▶ _Text provided_
------------------------
CEDAR FALLS – With her tart tongue, Texas twang and quick-witted quips, Ann Richards burst onto the national stage as the keynote speaker at the 1988 Democratic National Convention. The state treasurer of Texas later became the state’s 45th governor, serving one term. Throughout her life, she was an outspoken advocate for women and minorities and gay rights.
When Richards turned 60, she got a motorcycle license. Texas Monthly commemorated the event with a cover photo superimposing Richards’ head on the body of a woman wearing a fringed jacket riding a Harley-Davidson. “White Hot Mama” was the headline.
A poster of that magazine cover inspired Rebecca Burkhardt and Cynthia Goatley to write a new musical, “Just Ann: A New Musical about the Life and Times of Texas Governor Ann Richards.”
The musical’s premiere is Thursday through Sunday at the Oster Regent Theatre, produced by Cedar Falls Community Theater. The show is being directed by Mitra M. Sadeghpour, University of Northern Iowa associate professor of music and opera.
------------------------
▶ _Data records_
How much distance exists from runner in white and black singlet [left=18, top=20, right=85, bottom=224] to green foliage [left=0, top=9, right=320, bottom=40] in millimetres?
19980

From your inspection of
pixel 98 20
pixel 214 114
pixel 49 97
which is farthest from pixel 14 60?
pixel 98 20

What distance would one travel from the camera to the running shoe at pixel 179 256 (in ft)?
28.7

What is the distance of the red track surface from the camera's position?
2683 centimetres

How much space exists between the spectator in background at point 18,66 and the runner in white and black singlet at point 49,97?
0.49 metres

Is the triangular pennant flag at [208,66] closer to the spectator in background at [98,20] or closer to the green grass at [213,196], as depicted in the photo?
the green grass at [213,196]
------------------------
▶ _What you need to do_
a) In the article on the Ann Richards musical, condense the paragraph beginning "When Richards turned 60" into a short bulleted list that keeps its main facts.
b) Carry the article on the Ann Richards musical forward from its final paragraph with a few more paragraphs.

▶ _Responses for each task_
a)
- At 60, Richards got a motorcycle license.
- Texas Monthly marked the occasion with a cover photo placing her head on the body of a woman in a fringed jacket riding a Harley-Davidson.
- The cover's headline read "White Hot Mama."

b)
“I thought it would be fun to write a show about her. I’d heard Richard’s speech, but I had no idea she was so funny,” says Burkhardt, a UNI music professor and conductor of the Northern Iowa Symphony Orchestra.
Goatley describes Richards as “large-than-life.”
Beyond what has been published about Richards in the national media, the pair decided to explore Richards’ archives, traveling to University of Texas at Austin in 2008. About that time, they discovered that actress Holland Taylor was working on a one-woman show about the governor, who died in 2006.
Undeterred, Goatley and Burkhardt kept working. “We knew our show was going to be a musical and very different than a play. Richards left reams of material in her archives — her children’s baby pictures, letters from high school boyfriends, all kinds of personal and professional correspondence, travel journals that she began and never finished, essays, speeches and Post-it notes attached to correspondence. Those Post-it notes, that’s where she jotted down funny things,” says Goatley, professor of theater at the University of Northern Iowa.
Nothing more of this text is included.